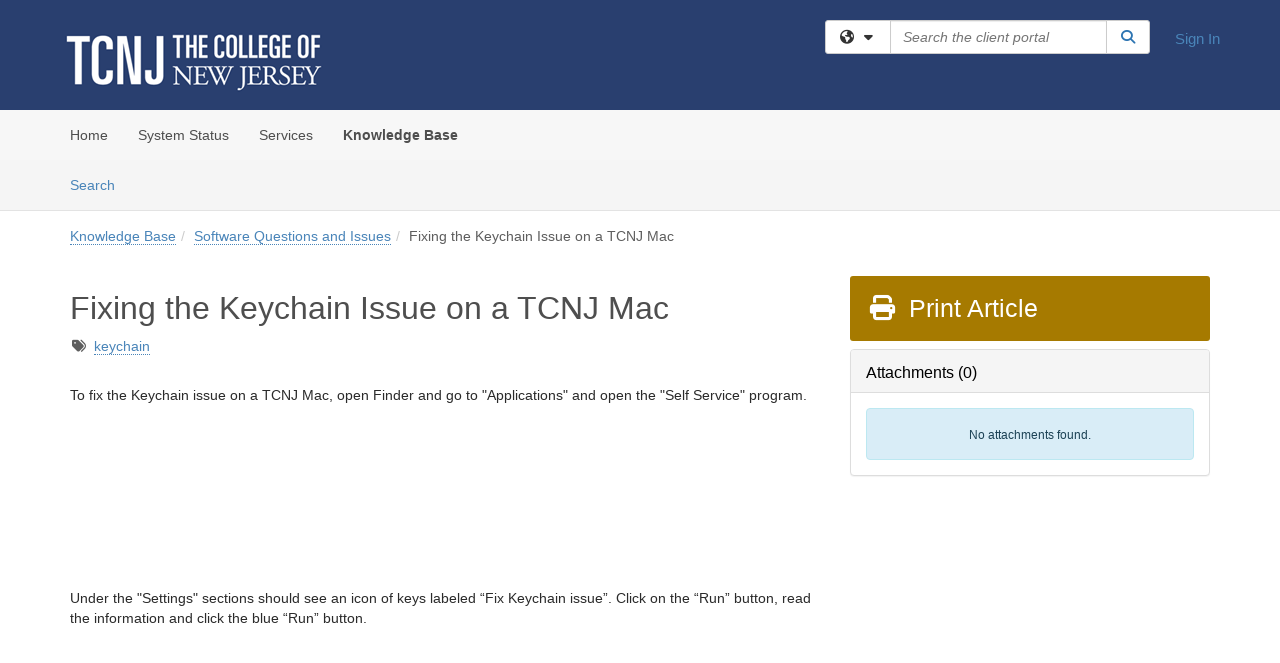

--- FILE ---
content_type: text/css
request_url: https://tcnj.teamdynamix.com/TDPortal/BE/Style/218/TDClient/1798?v=20171025203923
body_size: 848
content:
.logo-header-full{background-color:#293f6f;color:#ffffff;}
.logo-header-full a, .navbar-header>.navbar-toggle{color:#4a85b9 !important;}
.logo-header-full a:hover{color:#4e4e4e !important;}
.themed.tdbar{border-top-width:0px !important;border-bottom-width:0px !important;background-color:#f7f7f7 !important;border-top-color:#d6d6d6 !important;border-bottom-color:#d6d6d6 !important;}
.themed.tdbar-button, .themed.tdbar-button-anchored, .themed.tdbar-button-anchored a{color:#4e4e4e !important;}
.themed.tdbar-button:hover, .themed.tdbar-button-anchored:hover, .themed.tdbar-button-anchored a:hover, .themed.tdbar-toggle:hover, .themed.tdbar-toggle:focus{background-color:#9e9e9e !important;}
.themed.tdbar-button.active, .themed.tdbar-button-anchored.active, .themed.tdbar-button-anchored.active a{color:#4e4e4e !important;}
.themed.tdbar-button.active:hover, .themed.tdbar-button-anchored.active:hover, .themed.tdbar-button-anchored.active a:hover{}
h1{color:#4e4e4e;}
h2{color:#4a85b9;}
h3{color:#4a85b9;}
h4{color:#4a85b9;}
h5{color:#4a85b9;}
.hilite, .hilite a, .hilite td, tr.hilite, tr.hilite a, tr.hilite td{background-color:#0072c6;color:#ffffff;}
.nav-shelf>li.active>a{border-bottom-color:#337ab7;}
.nav-shelf>li.active>a:hover{}
.nav-shelf>li>a:hover{}
.btn-primary{background-color:#4a85b9;border-color:#4a85b9;color:#ffffff;}
.btn-primary.disabled, .btn-primary[disabled], fieldset[disabled] .btn-primary, .btn-primary.disabled:hover, .btn-primary[disabled]:hover, fieldset[disabled] .btn-primary:hover, .btn-primary.disabled:focus, .btn-primary[disabled]:focus, fieldset[disabled] .btn-primary:focus, .btn-primary.disabled.focus, .btn-primary[disabled].focus,fieldset[disabled] .btn-primary.focus, .btn-primary.disabled:active, .btn-primary[disabled]:active, fieldset[disabled] .btn-primary:active, .btn-primary.disabled.active, .btn-primary[disabled].active, fieldset[disabled] .btn-primary.active{background-color:#4a85b9;border-color:#4a85b9;color:#ffffff;}
.btn-primary:hover, .btn-primary:focus, .btn-primary.focus, .btn-primary:active, .btn-primary.active, .open > .dropdown-toggle.btn-primary{background-color:#286090;border-color:#286090;}
.btn-default{background-color:#ffffff;border-color:#ffffff;color:#333333;}
.btn-default.disabled, .btn-default[disabled], fieldset[disabled] .btn-default, .btn-default.disabled:hover, .btn-default[disabled]:hover, fieldset[disabled] .btn-default:hover, .btn-default.disabled:focus, .btn-default[disabled]:focus, fieldset[disabled] .btn-default:focus, .btn-default.disabled.focus, .btn-default[disabled].focus, fieldset[disabled] .btn-default.focus, .btn-default.disabled:active, .btn-default[disabled]:active, fieldset[disabled] .btn-default:active, .btn-default.disabled.active, .btn-default[disabled].active, fieldset[disabled] .btn-default.active{background-color:#4a85b9;border-color:#ffffff;color:#333333;}
.btn-default:hover, .btn-default:focus, .btn-default.focus, .btn-default:active, .btn-default.active, .open > .dropdown-toggle.btn-default{background-color:#e6e6e6;border-color:#e6e6e6;}
a.DetailAction, button.DetailAction{background-color:#A67A00;color:#ffffff;}
a.DetailAction:hover, button.DetailAction:hover{background-color:#293f6f;color:#ffffff;}
a, .btn-link{color:#4a85b9;}
a:hover, .btn-link:hover{color:#333333;}
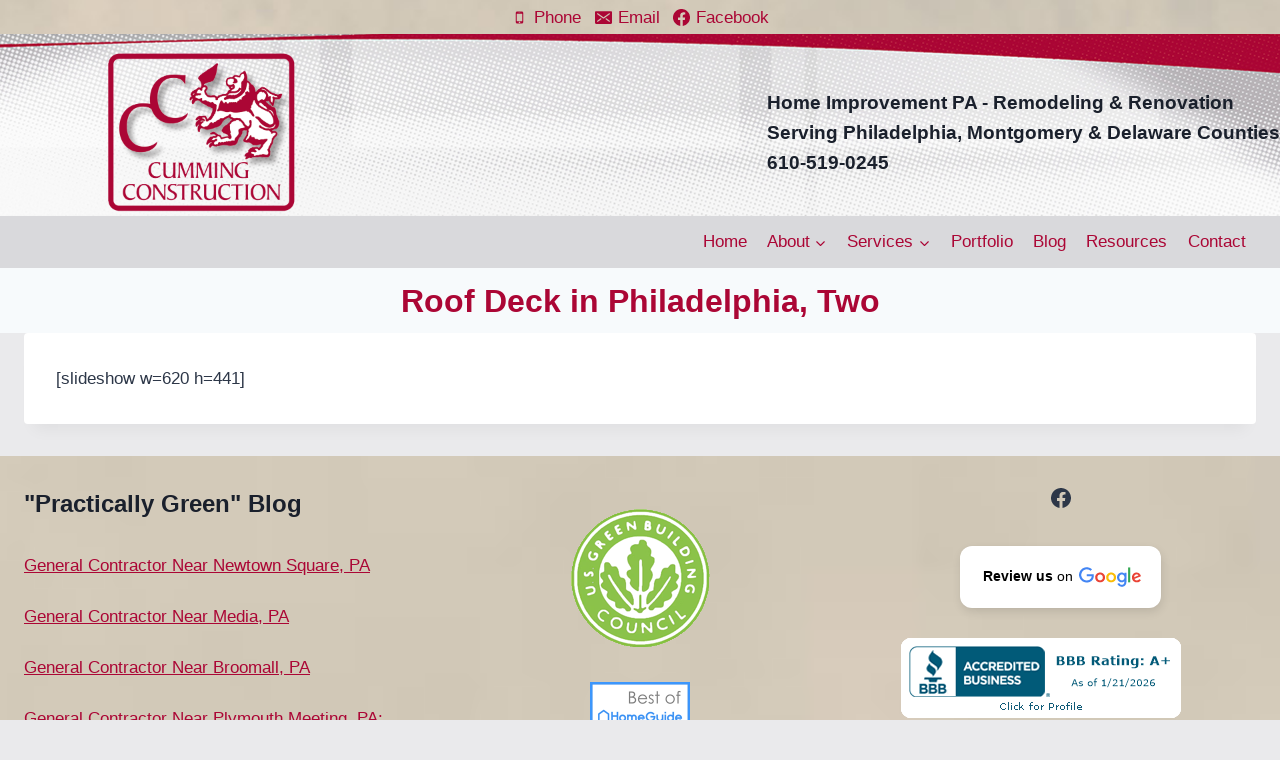

--- FILE ---
content_type: text/html; charset=utf-8
request_url: https://seal-dc-easternpa.bbb.org/frame/blue-seal-280-80-bbb-236000036.png?chk=D4E5B7C97B
body_size: 289
content:
<html><head></head><body style="margin: 0; padding: 0; border: 0;"><a target="_blank" rel="nofollow" href="https://www.bbb.org/us/pa/havertown/profile/construction-services/cumming-construction-llc-0241-236000036#sealclick"><img border="0" alt="BBB Accredited Business" src="https://seal-dc-easternpa.bbb.org/gen-seals/img.png?bid=236000036&w=280&h=80&color=blue&v=2&chk=D4E5B7C97B" /></a></body></html>

--- FILE ---
content_type: text/plain
request_url: https://www.google-analytics.com/j/collect?v=1&_v=j102&a=1962437368&t=pageview&_s=1&dl=https%3A%2F%2Fhomeimprovementpa.com%2Fportfolio%2Froof-deck-in-philadelphia-2%2F&ul=en-us%40posix&dt=Roof%20Deck%20in%20Philadelphia%2C%20Two%20-%20Cumming%20Construction&sr=1280x720&vp=1280x720&_u=IADAAEABAAAAACAAI~&jid=1383103126&gjid=1837785493&cid=1799872259.1769090397&tid=UA-45785801-1&_gid=1767741604.1769090398&_r=1&_slc=1&z=1503695166
body_size: -571
content:
2,cG-E774QTXLYM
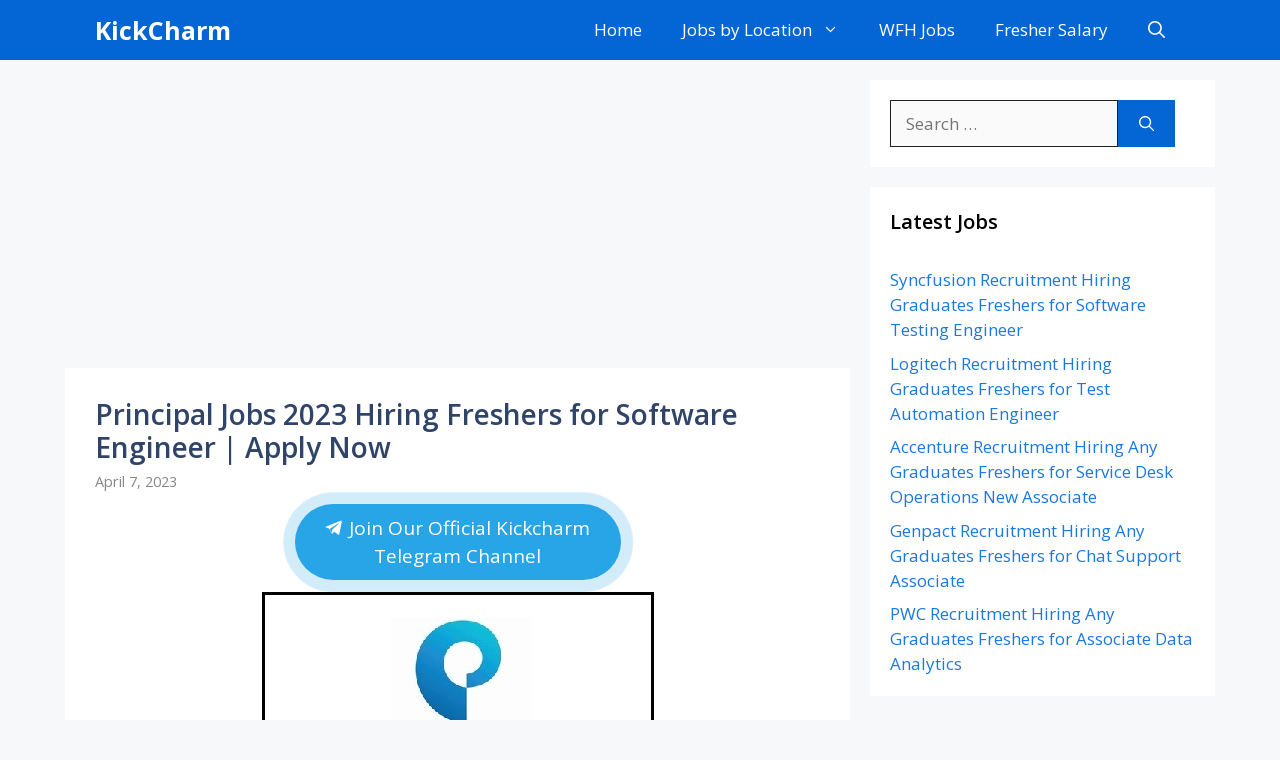

--- FILE ---
content_type: text/html; charset=utf-8
request_url: https://www.google.com/recaptcha/api2/aframe
body_size: 267
content:
<!DOCTYPE HTML><html><head><meta http-equiv="content-type" content="text/html; charset=UTF-8"></head><body><script nonce="FyB51_xDxdAlCRwCKpeb-g">/** Anti-fraud and anti-abuse applications only. See google.com/recaptcha */ try{var clients={'sodar':'https://pagead2.googlesyndication.com/pagead/sodar?'};window.addEventListener("message",function(a){try{if(a.source===window.parent){var b=JSON.parse(a.data);var c=clients[b['id']];if(c){var d=document.createElement('img');d.src=c+b['params']+'&rc='+(localStorage.getItem("rc::a")?sessionStorage.getItem("rc::b"):"");window.document.body.appendChild(d);sessionStorage.setItem("rc::e",parseInt(sessionStorage.getItem("rc::e")||0)+1);localStorage.setItem("rc::h",'1768979083409');}}}catch(b){}});window.parent.postMessage("_grecaptcha_ready", "*");}catch(b){}</script></body></html>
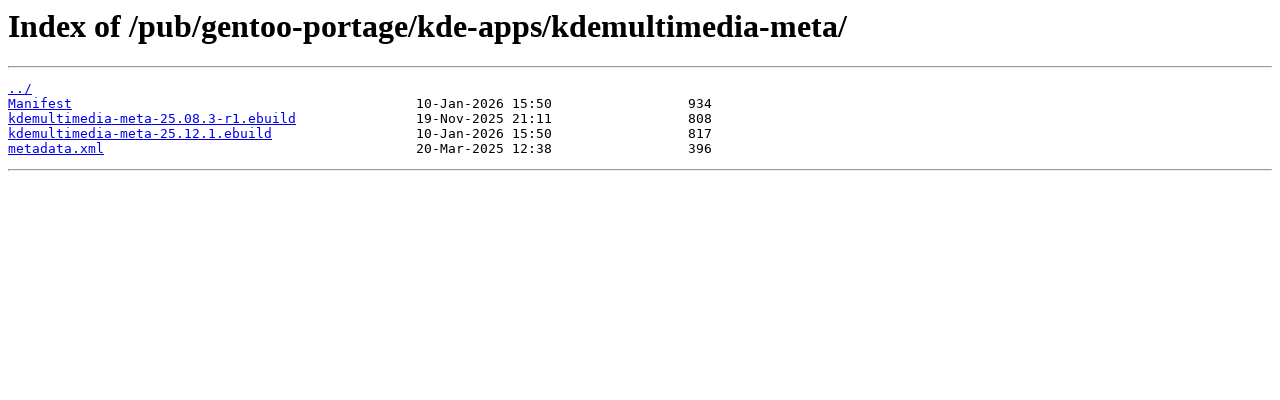

--- FILE ---
content_type: text/html
request_url: http://rsync1.ca.gentoo.org/pub/gentoo-portage/kde-apps/kdemultimedia-meta/
body_size: 750
content:
<html>
<head><title>Index of /pub/gentoo-portage/kde-apps/kdemultimedia-meta/</title></head>
<body>
<h1>Index of /pub/gentoo-portage/kde-apps/kdemultimedia-meta/</h1><hr><pre><a href="../">../</a>
<a href="Manifest">Manifest</a>                                           10-Jan-2026 15:50                 934
<a href="kdemultimedia-meta-25.08.3-r1.ebuild">kdemultimedia-meta-25.08.3-r1.ebuild</a>               19-Nov-2025 21:11                 808
<a href="kdemultimedia-meta-25.12.1.ebuild">kdemultimedia-meta-25.12.1.ebuild</a>                  10-Jan-2026 15:50                 817
<a href="metadata.xml">metadata.xml</a>                                       20-Mar-2025 12:38                 396
</pre><hr></body>
</html>
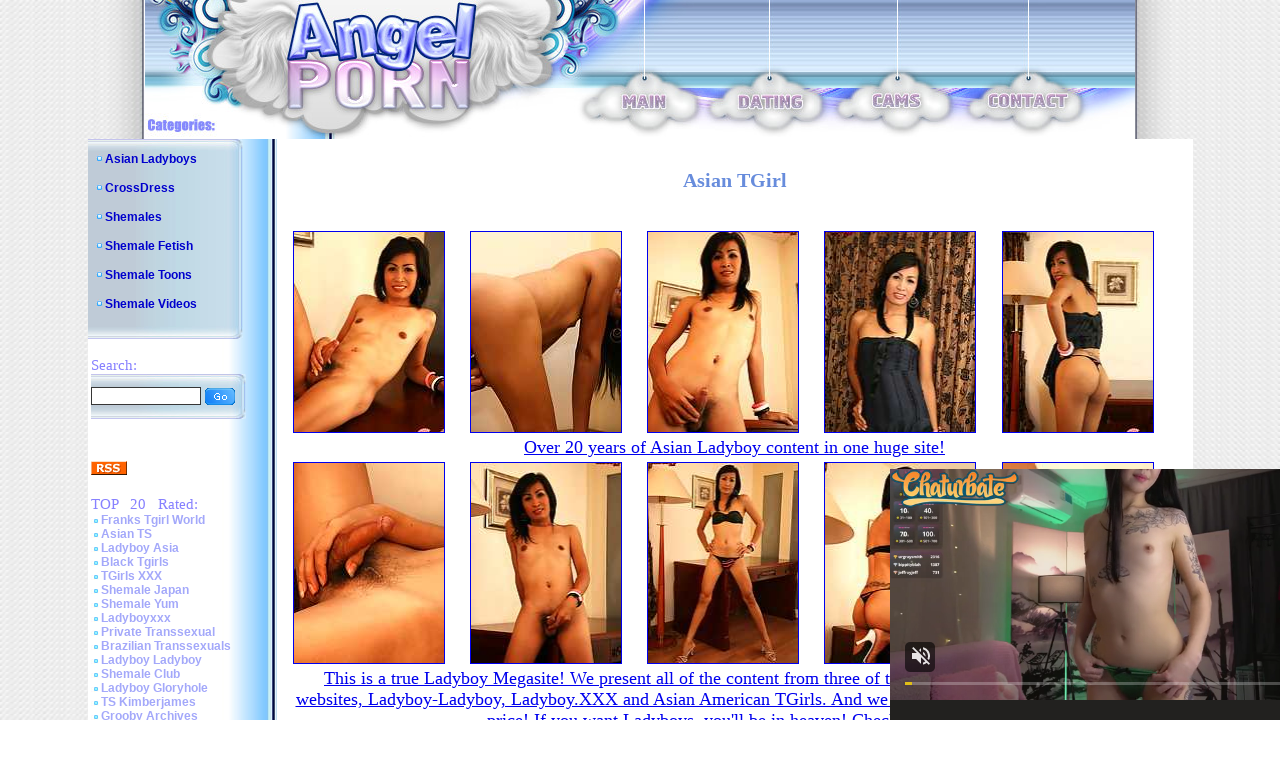

--- FILE ---
content_type: application/xml; charset=utf-8
request_url: https://live.trmzum.com/vast.go?spaceid=11685313&subid=PR_exo_us_7816444_angel-porns.com
body_size: 4147
content:
<?xml version="1.0" encoding="UTF-8"?><VAST version="3.0"> <Error><![CDATA[https://live.trmzum.com/vast.go?spaceid=11685313&act=error&code=[ERRORCODE]]]></Error><Ad id="1"><InLine><AdSystem>Admoxi</AdSystem><AdTitle><![CDATA[Current Goal: Squirt show at 1555 tokens -- This is the Last Goal!  -- Welcome to my room! Use /tipmenu for my menu #teen #asian #squirt #18 #lovense [667 tokens to goal]]]></AdTitle><Description><![CDATA[]]></Description><Impression><![CDATA[https://live.trmzum.com/vast.go?spaceid=11685313&act=logimp&xref=[base64]]]></Impression><Creatives><Creative sequence="1" id="1"><Linear skipoffset="00:00:05"><Duration>00:00:30</Duration><TrackingEvents><Tracking event="midpoint"><![CDATA[https://live.trmzum.com/vast.go?spaceid=11685313&act=midpoint&xref=[base64]]]></Tracking></TrackingEvents><VideoClicks><ClickThrough><![CDATA[https://live.trmzum.com/click.go?xref=[base64]]]></ClickThrough><ClickTracking></ClickTracking></VideoClicks><MediaFiles><MediaFile delivery="progressive" bitrate="378092" type="video/mp4"><![CDATA[https://cdn.trudigo.com/data/creatives/20298/758665.mp4]]></MediaFile><MediaFile delivery="streaming" bitrate="378092" type="application/x-mpegURL"><![CDATA[https://edge16-fra.live.mmcdn.com/live-hls/amlst:lin_kun-sd-2a8871c09d4be9d2c2f2c0886fea26b8b7cb89051612955433c9854515fc1437_trns_h264/playlist.m3u8]]></MediaFile></MediaFiles></Linear></Creative></Creatives></InLine></Ad></VAST>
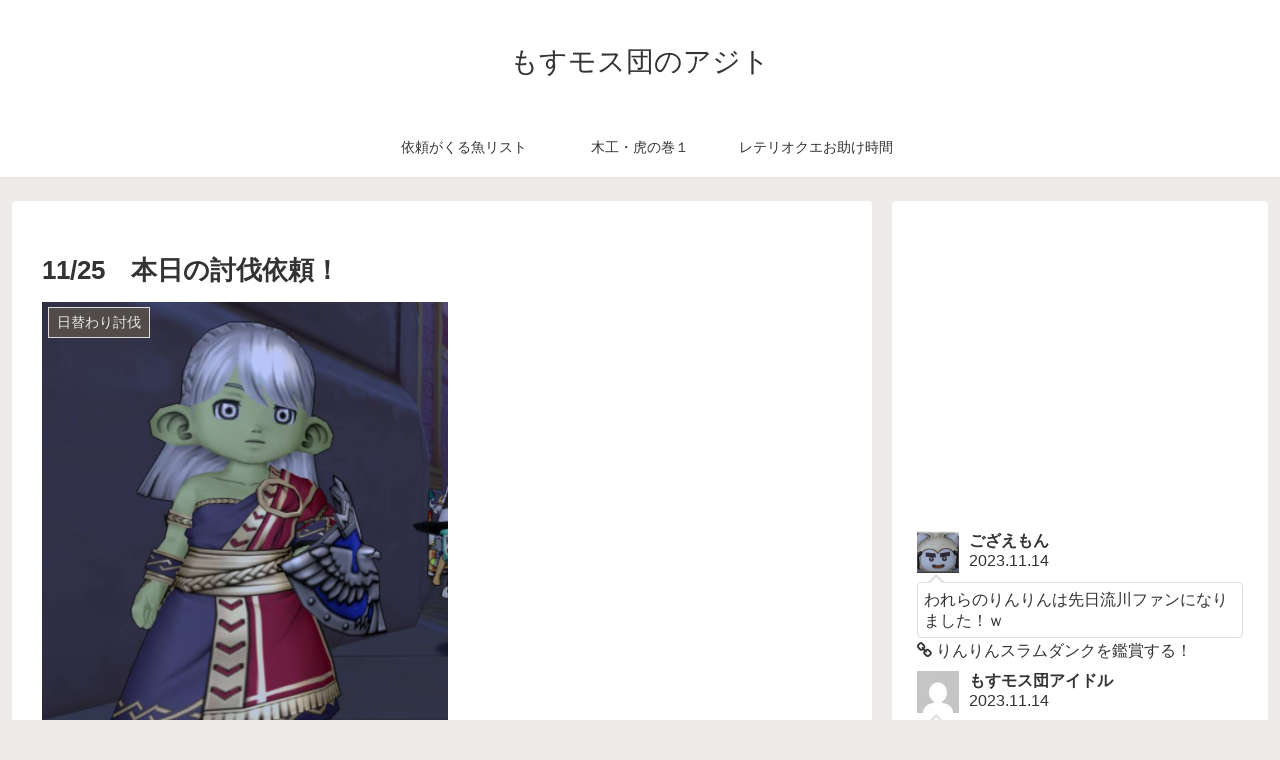

--- FILE ---
content_type: text/html; charset=utf-8
request_url: https://accounts.google.com/o/oauth2/postmessageRelay?parent=https%3A%2F%2Fmosmos-dan.com&jsh=m%3B%2F_%2Fscs%2Fabc-static%2F_%2Fjs%2Fk%3Dgapi.lb.en.OE6tiwO4KJo.O%2Fd%3D1%2Frs%3DAHpOoo_Itz6IAL6GO-n8kgAepm47TBsg1Q%2Fm%3D__features__
body_size: 162
content:
<!DOCTYPE html><html><head><title></title><meta http-equiv="content-type" content="text/html; charset=utf-8"><meta http-equiv="X-UA-Compatible" content="IE=edge"><meta name="viewport" content="width=device-width, initial-scale=1, minimum-scale=1, maximum-scale=1, user-scalable=0"><script src='https://ssl.gstatic.com/accounts/o/2580342461-postmessagerelay.js' nonce="pNIve5aLKbJzrYr3bqVAPQ"></script></head><body><script type="text/javascript" src="https://apis.google.com/js/rpc:shindig_random.js?onload=init" nonce="pNIve5aLKbJzrYr3bqVAPQ"></script></body></html>

--- FILE ---
content_type: text/html; charset=utf-8
request_url: https://www.google.com/recaptcha/api2/aframe
body_size: 267
content:
<!DOCTYPE HTML><html><head><meta http-equiv="content-type" content="text/html; charset=UTF-8"></head><body><script nonce="CIE_lJMCGdiF4udRc-SKDQ">/** Anti-fraud and anti-abuse applications only. See google.com/recaptcha */ try{var clients={'sodar':'https://pagead2.googlesyndication.com/pagead/sodar?'};window.addEventListener("message",function(a){try{if(a.source===window.parent){var b=JSON.parse(a.data);var c=clients[b['id']];if(c){var d=document.createElement('img');d.src=c+b['params']+'&rc='+(localStorage.getItem("rc::a")?sessionStorage.getItem("rc::b"):"");window.document.body.appendChild(d);sessionStorage.setItem("rc::e",parseInt(sessionStorage.getItem("rc::e")||0)+1);localStorage.setItem("rc::h",'1768735528641');}}}catch(b){}});window.parent.postMessage("_grecaptcha_ready", "*");}catch(b){}</script></body></html>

• [THE TASK]
When a line in the material above includes "DetailAction", report that line by copying it.

• [EXERCISE SOLUTION]
a.DetailAction, button.DetailAction{background-color:#A67A00;color:#ffffff;}
a.DetailAction:hover, button.DetailAction:hover{background-color:#293f6f;color:#ffffff;}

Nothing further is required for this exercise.